# REQUIREMENTS
Copy out every one of the following items word for word, without changing anything.

# DATA TO PROCESS
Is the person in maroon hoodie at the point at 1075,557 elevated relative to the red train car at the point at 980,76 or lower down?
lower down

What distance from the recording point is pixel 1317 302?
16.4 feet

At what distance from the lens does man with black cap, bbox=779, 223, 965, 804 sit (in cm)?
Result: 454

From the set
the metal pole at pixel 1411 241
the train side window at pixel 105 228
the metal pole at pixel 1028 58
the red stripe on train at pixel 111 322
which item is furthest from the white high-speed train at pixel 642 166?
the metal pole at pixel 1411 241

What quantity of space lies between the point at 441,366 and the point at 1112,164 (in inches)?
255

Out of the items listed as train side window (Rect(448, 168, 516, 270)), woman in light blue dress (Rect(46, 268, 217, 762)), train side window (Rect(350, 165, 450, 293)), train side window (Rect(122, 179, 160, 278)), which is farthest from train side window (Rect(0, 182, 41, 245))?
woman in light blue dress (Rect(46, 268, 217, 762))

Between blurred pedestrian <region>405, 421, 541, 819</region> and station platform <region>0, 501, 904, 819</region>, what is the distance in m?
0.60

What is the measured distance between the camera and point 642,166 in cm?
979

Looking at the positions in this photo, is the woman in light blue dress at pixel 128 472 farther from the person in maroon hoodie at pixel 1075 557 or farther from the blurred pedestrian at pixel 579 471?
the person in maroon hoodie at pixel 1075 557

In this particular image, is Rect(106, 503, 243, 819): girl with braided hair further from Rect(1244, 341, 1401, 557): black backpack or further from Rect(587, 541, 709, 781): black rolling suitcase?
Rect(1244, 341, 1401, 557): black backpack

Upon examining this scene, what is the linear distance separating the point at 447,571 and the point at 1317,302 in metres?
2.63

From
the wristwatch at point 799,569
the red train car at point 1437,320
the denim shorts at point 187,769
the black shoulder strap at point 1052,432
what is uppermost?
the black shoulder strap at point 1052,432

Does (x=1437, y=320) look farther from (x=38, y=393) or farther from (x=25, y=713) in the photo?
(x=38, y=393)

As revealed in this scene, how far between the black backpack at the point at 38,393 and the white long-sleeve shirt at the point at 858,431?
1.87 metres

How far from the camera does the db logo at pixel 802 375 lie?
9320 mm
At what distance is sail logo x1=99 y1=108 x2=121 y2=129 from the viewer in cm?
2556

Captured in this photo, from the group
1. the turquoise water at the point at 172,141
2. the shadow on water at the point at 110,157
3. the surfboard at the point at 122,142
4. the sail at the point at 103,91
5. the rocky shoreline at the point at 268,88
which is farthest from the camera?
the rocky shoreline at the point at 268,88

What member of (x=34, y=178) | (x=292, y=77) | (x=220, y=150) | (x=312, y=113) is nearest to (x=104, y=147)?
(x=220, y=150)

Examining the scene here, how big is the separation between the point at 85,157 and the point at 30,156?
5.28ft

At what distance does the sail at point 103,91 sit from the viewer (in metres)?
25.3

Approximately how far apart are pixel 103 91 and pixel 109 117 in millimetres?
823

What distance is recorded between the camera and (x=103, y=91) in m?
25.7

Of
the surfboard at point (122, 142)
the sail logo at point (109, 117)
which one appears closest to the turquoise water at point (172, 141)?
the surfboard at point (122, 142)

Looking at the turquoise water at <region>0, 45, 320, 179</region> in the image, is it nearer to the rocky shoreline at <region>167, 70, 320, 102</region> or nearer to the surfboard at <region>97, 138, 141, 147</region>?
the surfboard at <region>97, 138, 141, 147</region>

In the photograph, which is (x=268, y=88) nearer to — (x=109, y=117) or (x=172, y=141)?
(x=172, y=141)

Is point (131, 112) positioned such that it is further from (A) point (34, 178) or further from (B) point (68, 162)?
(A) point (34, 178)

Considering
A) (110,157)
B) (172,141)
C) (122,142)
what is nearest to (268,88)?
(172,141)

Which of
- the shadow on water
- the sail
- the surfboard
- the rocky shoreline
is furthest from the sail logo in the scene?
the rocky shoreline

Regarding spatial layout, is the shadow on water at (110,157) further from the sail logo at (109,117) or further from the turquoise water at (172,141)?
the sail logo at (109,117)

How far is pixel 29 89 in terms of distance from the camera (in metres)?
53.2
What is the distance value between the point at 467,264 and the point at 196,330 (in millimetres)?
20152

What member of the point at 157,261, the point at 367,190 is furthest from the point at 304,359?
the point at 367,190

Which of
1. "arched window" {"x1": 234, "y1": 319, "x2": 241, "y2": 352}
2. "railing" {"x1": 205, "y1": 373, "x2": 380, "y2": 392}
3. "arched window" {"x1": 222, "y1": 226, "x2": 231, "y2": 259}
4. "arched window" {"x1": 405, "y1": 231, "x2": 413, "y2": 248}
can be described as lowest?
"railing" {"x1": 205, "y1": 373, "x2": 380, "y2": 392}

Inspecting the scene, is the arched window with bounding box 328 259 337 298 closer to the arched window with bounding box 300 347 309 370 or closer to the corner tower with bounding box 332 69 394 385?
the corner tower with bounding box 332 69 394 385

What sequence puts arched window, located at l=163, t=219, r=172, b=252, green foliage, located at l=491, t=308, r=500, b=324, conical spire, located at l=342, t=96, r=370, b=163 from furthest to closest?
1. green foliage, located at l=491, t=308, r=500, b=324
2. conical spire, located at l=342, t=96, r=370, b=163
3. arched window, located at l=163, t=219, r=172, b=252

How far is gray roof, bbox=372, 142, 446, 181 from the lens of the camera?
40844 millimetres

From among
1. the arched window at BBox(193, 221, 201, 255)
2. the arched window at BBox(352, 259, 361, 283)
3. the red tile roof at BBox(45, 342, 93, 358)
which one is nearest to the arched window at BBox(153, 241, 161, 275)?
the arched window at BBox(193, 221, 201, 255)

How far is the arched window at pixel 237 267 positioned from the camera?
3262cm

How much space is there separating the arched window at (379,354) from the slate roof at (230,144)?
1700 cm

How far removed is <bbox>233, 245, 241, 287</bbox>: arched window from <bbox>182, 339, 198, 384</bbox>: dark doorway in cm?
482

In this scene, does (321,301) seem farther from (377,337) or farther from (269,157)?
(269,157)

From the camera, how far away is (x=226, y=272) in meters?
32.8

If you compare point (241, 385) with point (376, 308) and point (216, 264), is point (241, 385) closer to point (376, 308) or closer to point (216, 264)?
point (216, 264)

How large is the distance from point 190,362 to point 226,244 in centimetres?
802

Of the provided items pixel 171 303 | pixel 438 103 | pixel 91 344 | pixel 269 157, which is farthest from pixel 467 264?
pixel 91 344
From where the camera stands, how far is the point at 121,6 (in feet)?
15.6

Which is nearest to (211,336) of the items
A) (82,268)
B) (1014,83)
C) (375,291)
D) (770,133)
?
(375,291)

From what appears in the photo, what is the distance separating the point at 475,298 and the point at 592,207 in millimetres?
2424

# TASK SOLUTION
Is the person in maroon hoodie at the point at 1075,557 elevated relative to the red train car at the point at 980,76 or lower down?
lower down

What distance from the recording point is pixel 1317 302?
16.4 feet

At what distance from the lens does man with black cap, bbox=779, 223, 965, 804 sit (in cm)?
Result: 454

From the set
the metal pole at pixel 1411 241
the train side window at pixel 105 228
the metal pole at pixel 1028 58
the red stripe on train at pixel 111 322
which item is furthest from the white high-speed train at pixel 642 166?
the metal pole at pixel 1411 241

What quantity of space lies between the point at 441,366 and the point at 1112,164 (in inches)?
255

Out of the items listed as train side window (Rect(448, 168, 516, 270)), woman in light blue dress (Rect(46, 268, 217, 762)), train side window (Rect(350, 165, 450, 293)), train side window (Rect(122, 179, 160, 278)), which is farthest from train side window (Rect(0, 182, 41, 245))?
woman in light blue dress (Rect(46, 268, 217, 762))

Between blurred pedestrian <region>405, 421, 541, 819</region> and station platform <region>0, 501, 904, 819</region>, what is the distance in m?
0.60

What is the measured distance between the camera and point 642,166 in cm?
979

Looking at the positions in this photo, is the woman in light blue dress at pixel 128 472 farther from the person in maroon hoodie at pixel 1075 557 or farther from the blurred pedestrian at pixel 579 471?
the person in maroon hoodie at pixel 1075 557

In this particular image, is Rect(106, 503, 243, 819): girl with braided hair further from Rect(1244, 341, 1401, 557): black backpack or further from Rect(587, 541, 709, 781): black rolling suitcase?
Rect(1244, 341, 1401, 557): black backpack

Upon examining this scene, what is the linear distance separating the point at 447,571 and the point at 1317,302 in metres?
2.63

From
the wristwatch at point 799,569
the red train car at point 1437,320
the denim shorts at point 187,769
the black shoulder strap at point 1052,432
what is uppermost?
the black shoulder strap at point 1052,432

Does (x=1437, y=320) look farther from (x=38, y=393) or farther from (x=25, y=713) in the photo?
(x=38, y=393)

As revealed in this scene, how far between the black backpack at the point at 38,393 and the white long-sleeve shirt at the point at 858,431?
1.87 metres

How far from the camera does the db logo at pixel 802 375 lie?
9320 mm
At what distance is sail logo x1=99 y1=108 x2=121 y2=129 from the viewer in cm?
2556

Captured in this photo, from the group
1. the turquoise water at the point at 172,141
2. the shadow on water at the point at 110,157
3. the surfboard at the point at 122,142
4. the sail at the point at 103,91
5. the rocky shoreline at the point at 268,88
which is farthest from the camera?
the rocky shoreline at the point at 268,88

What member of (x=34, y=178) | (x=292, y=77) | (x=220, y=150) | (x=312, y=113) is nearest to (x=104, y=147)?
(x=220, y=150)

Examining the scene here, how big is the separation between the point at 85,157 and the point at 30,156?
5.28ft

At what distance does the sail at point 103,91 sit from the viewer (in metres)?
25.3

Approximately how far apart are pixel 103 91 and pixel 109 117 in millimetres?
823

What distance is recorded between the camera and (x=103, y=91) in m?
25.7

Of
the surfboard at point (122, 142)
the sail logo at point (109, 117)
which one appears closest to the turquoise water at point (172, 141)?
the surfboard at point (122, 142)

Looking at the turquoise water at <region>0, 45, 320, 179</region> in the image, is it nearer to the rocky shoreline at <region>167, 70, 320, 102</region> or nearer to the surfboard at <region>97, 138, 141, 147</region>?
the surfboard at <region>97, 138, 141, 147</region>

In the photograph, which is (x=268, y=88) nearer to — (x=109, y=117) or (x=172, y=141)?
(x=172, y=141)

Is point (131, 112) positioned such that it is further from (A) point (34, 178) or further from (B) point (68, 162)?
(A) point (34, 178)

Considering
A) (110,157)
B) (172,141)
C) (122,142)
what is nearest to (268,88)?
(172,141)

Which of
- the shadow on water
- the sail
- the surfboard
- the rocky shoreline
is furthest from the sail logo in the scene?
the rocky shoreline

Regarding spatial layout, is the shadow on water at (110,157) further from the sail logo at (109,117) or further from the turquoise water at (172,141)?
the sail logo at (109,117)

How far is pixel 29 89 in terms of distance from the camera (in metres)?
53.2
What is the distance value between the point at 467,264 and the point at 196,330 (in millimetres)?
20152

What member of the point at 157,261, the point at 367,190 is furthest from the point at 304,359?
the point at 367,190

Which of
1. "arched window" {"x1": 234, "y1": 319, "x2": 241, "y2": 352}
2. "railing" {"x1": 205, "y1": 373, "x2": 380, "y2": 392}
3. "arched window" {"x1": 222, "y1": 226, "x2": 231, "y2": 259}
4. "arched window" {"x1": 405, "y1": 231, "x2": 413, "y2": 248}
can be described as lowest?
"railing" {"x1": 205, "y1": 373, "x2": 380, "y2": 392}

Inspecting the scene, is the arched window with bounding box 328 259 337 298 closer to the arched window with bounding box 300 347 309 370 or closer to the corner tower with bounding box 332 69 394 385?
the corner tower with bounding box 332 69 394 385

What sequence puts arched window, located at l=163, t=219, r=172, b=252, green foliage, located at l=491, t=308, r=500, b=324, conical spire, located at l=342, t=96, r=370, b=163 from furthest to closest?
1. green foliage, located at l=491, t=308, r=500, b=324
2. conical spire, located at l=342, t=96, r=370, b=163
3. arched window, located at l=163, t=219, r=172, b=252

How far is gray roof, bbox=372, 142, 446, 181 from the lens of the camera?
40844 millimetres

From among
1. the arched window at BBox(193, 221, 201, 255)
2. the arched window at BBox(352, 259, 361, 283)
3. the red tile roof at BBox(45, 342, 93, 358)
which one is nearest to the arched window at BBox(153, 241, 161, 275)?
the arched window at BBox(193, 221, 201, 255)

How far is the arched window at pixel 237 267 positioned from the camera?
3262cm

How much space is there separating the arched window at (379,354) from the slate roof at (230,144)?
1700 cm

How far removed is <bbox>233, 245, 241, 287</bbox>: arched window from <bbox>182, 339, 198, 384</bbox>: dark doorway in cm?
482

In this scene, does (321,301) seem farther from (377,337) or farther from (269,157)?
(269,157)

From the camera, how far away is (x=226, y=272) in meters?
32.8

If you compare point (241, 385) with point (376, 308) and point (216, 264), is point (241, 385) closer to point (376, 308) or closer to point (216, 264)?
point (216, 264)

How large is the distance from point 190,362 to point 226,244 in centimetres?
802

Of the provided items pixel 171 303 | pixel 438 103 | pixel 91 344 | pixel 269 157, which is farthest from pixel 467 264?
pixel 91 344
From where the camera stands, how far is the point at 121,6 (in feet)?
15.6

Which is nearest to (211,336) of the items
A) (82,268)
B) (1014,83)
C) (375,291)
D) (770,133)
?
(375,291)

From what appears in the photo, what is the distance separating the point at 475,298 and the point at 592,207 in millimetres?
2424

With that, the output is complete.